Logistic Regression Test

The Logistic Regression test is a conditional independence test for binary or categorical target variables. It is a fundamental tool in constraint-based feature selection, used to determine if a variable X provides statistically significant information about a target Y, after accounting for a set of conditioning variables Z. This test is implemented in software packages like MXM (as testIndLogistic) to facilitate feature selection from high-dimensional datasets (Lagani et al., 2017).

Mathematical Formulation

The test assesses the null hypothesis that X is conditionally independent of Y given Z. This is achieved by comparing the goodness-of-fit of two nested logistic regression models using a Likelihood Ratio Test (LRT).

In logistic regression, the model predicts the probability of the outcome Y being 1, P(Y=1), via the logit (log-odds) link function: $\( \text{logit}(P(Y=1)) = \ln\left(\frac{P(Y=1)}{1-P(Y=1)}\right) = \beta_0 + \beta_1 X_1 + \dots \)$ The two models compared are:

  1. Restricted Model (Null Hypothesis is true): This model regresses the binary target variable Y only on the conditioning set Z. $\( H_0: \text{logit}(P(Y=1)) = \beta_0 + \beta_Z Z \)$

  2. Unrestricted Model (Alternative Hypothesis is true): This model includes both the variable of interest X and the conditioning set Z. $\( H_A: \text{logit}(P(Y=1)) = \beta_0 + \beta_X X + \beta_Z Z \)$

The test statistic T is calculated from the log-likelihood values of the fitted models: $\( T = 2 \cdot (\text{log-likelihood}_{\text{unrestricted}} - \text{log-likelihood}_{\text{restricted}}) \)$

According to Wilks’s theorem, under the null hypothesis of conditional independence (i.e., that the coefficient βX is zero), this statistic T asymptotically follows a Chi-Squared (χ²) distribution (Wilks, 1938). The degrees of freedom are equal to the difference in the number of parameters between the two models (typically 1 when testing a single variable X).

Assumptions

The validity of the test relies on several assumptions of logistic regression (Hosmer et al., 2013):

  • Binary or Categorical Outcome: The target variable is binary (e.g., 0/1, pass/fail) or categorical. The MXM implementation also extends this to multinomial and ordinal outcomes.

  • Independence of Observations: The observations in the dataset are assumed to be independent of each other.

  • Linearity of Log-Odds: The relationship between the predictors and the log-odds of the outcome is assumed to be linear.

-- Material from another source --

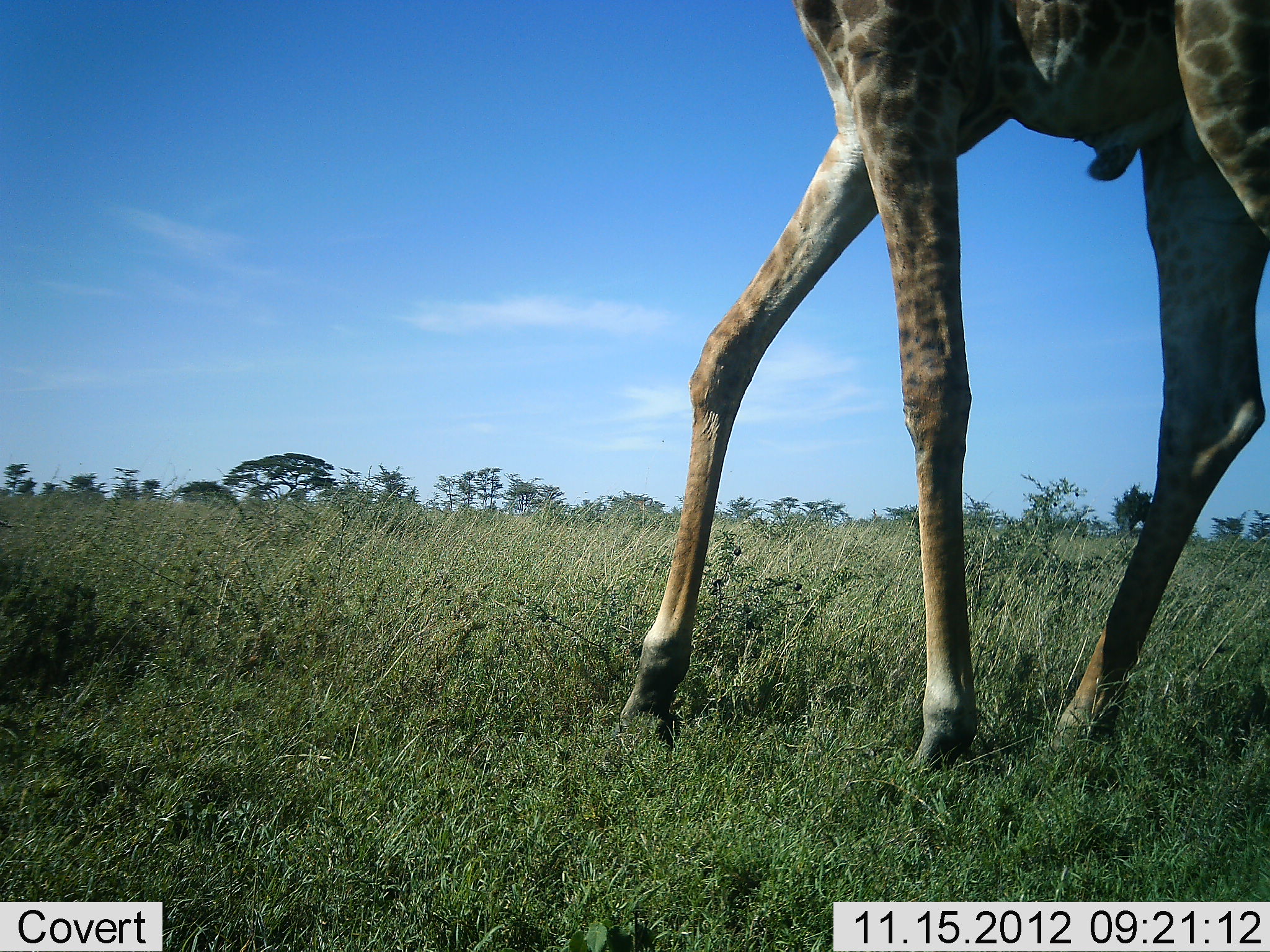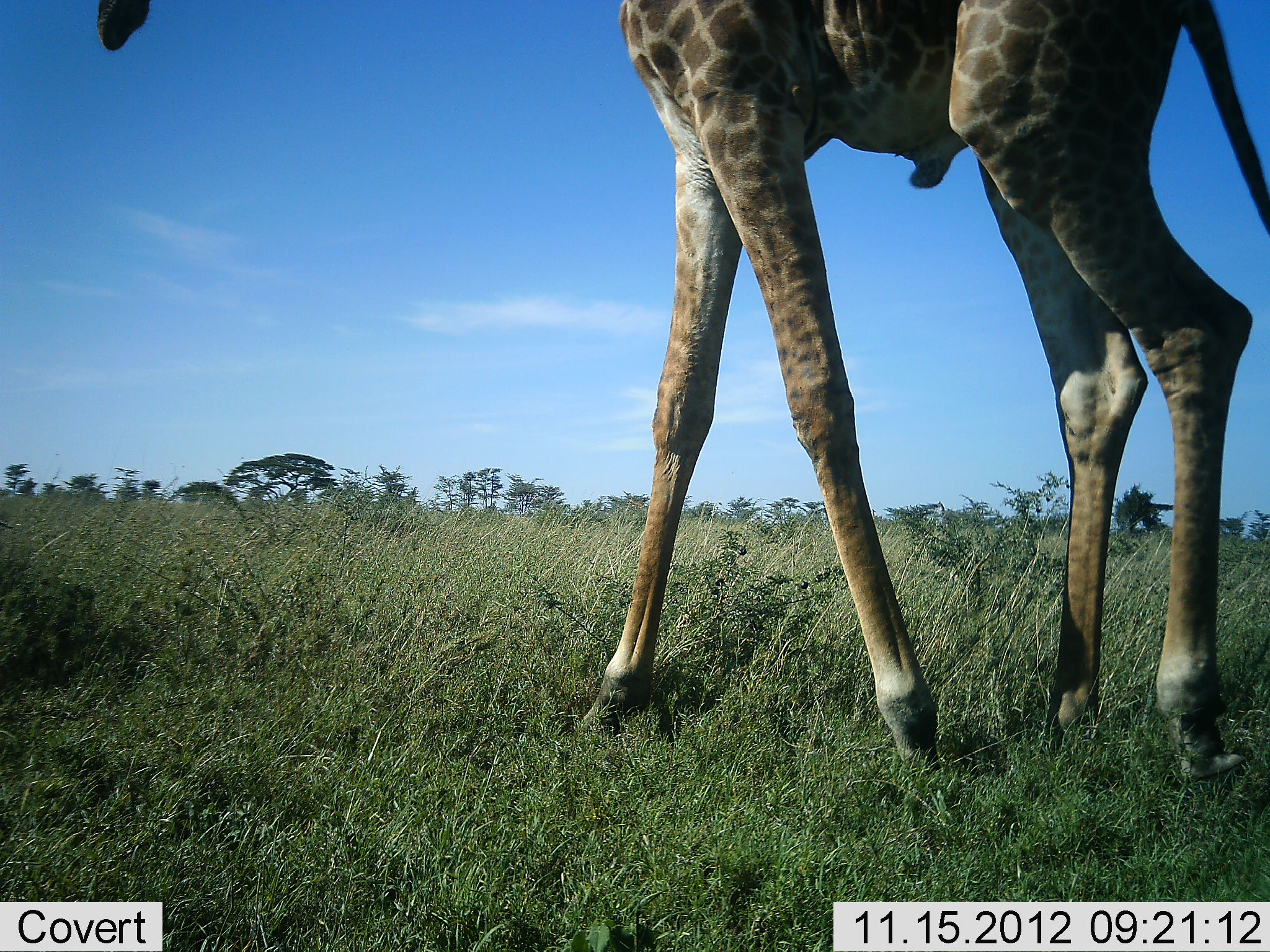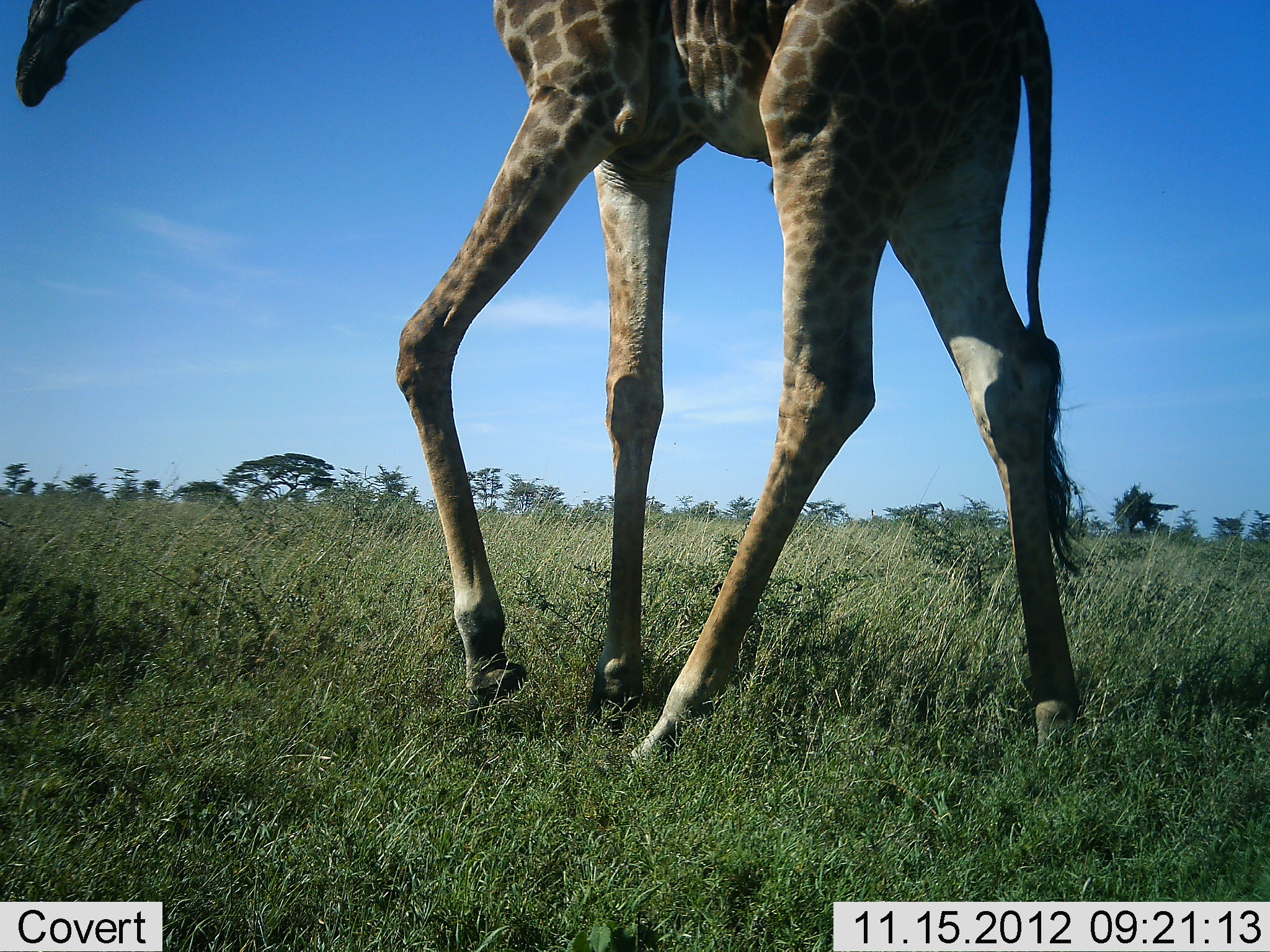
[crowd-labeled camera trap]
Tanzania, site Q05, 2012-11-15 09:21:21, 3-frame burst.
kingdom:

  • Absence of Strong Multicollinearity: The predictor variables should not be highly correlated with each other, as this can inflate the variance of the coefficient estimates.

Code Example

import numpy as np
from citk.tests import Logit

# Generate data
n = 500
X = np.random.randn(n)
Z = 2 * X + np.random.randn(n)
Y = (3 * Z + np.random.randn(n)) > 0
data = np.vstack([X, Y, Z]).T

# Initialize the test
logit_test = Logit(data)

# Test for conditional independence of X and Y given Z
p_value = logit_test(0, 1, [2])
print(f"P-value for X _||_ Y | Z: {p_value:.4f}")

API Reference

:class:citk.tests.statistical_model_tests.Logit

References

  • Hosmer, D. W., Lemeshow, S., & Sturdivant, R. X. (2013). Applied Logistic Regression (3rd ed.). Wiley.

  • Lagani, V., Athineou, G., Farcomeni, A., Tsagris, M., & Tsamardinos, I. (2017). Feature Selection with the R Package MXM: Discovering Statistically Equivalent Feature Subsets. Journal of Statistical Software, 80(7), 1-25.

  • Wilks, S. S. (1938). The Large-Sample Distribution of the Likelihood Ratio for Testing Composite Hypotheses. The Annals of Mathematical Statistics, 9(1), 60–62.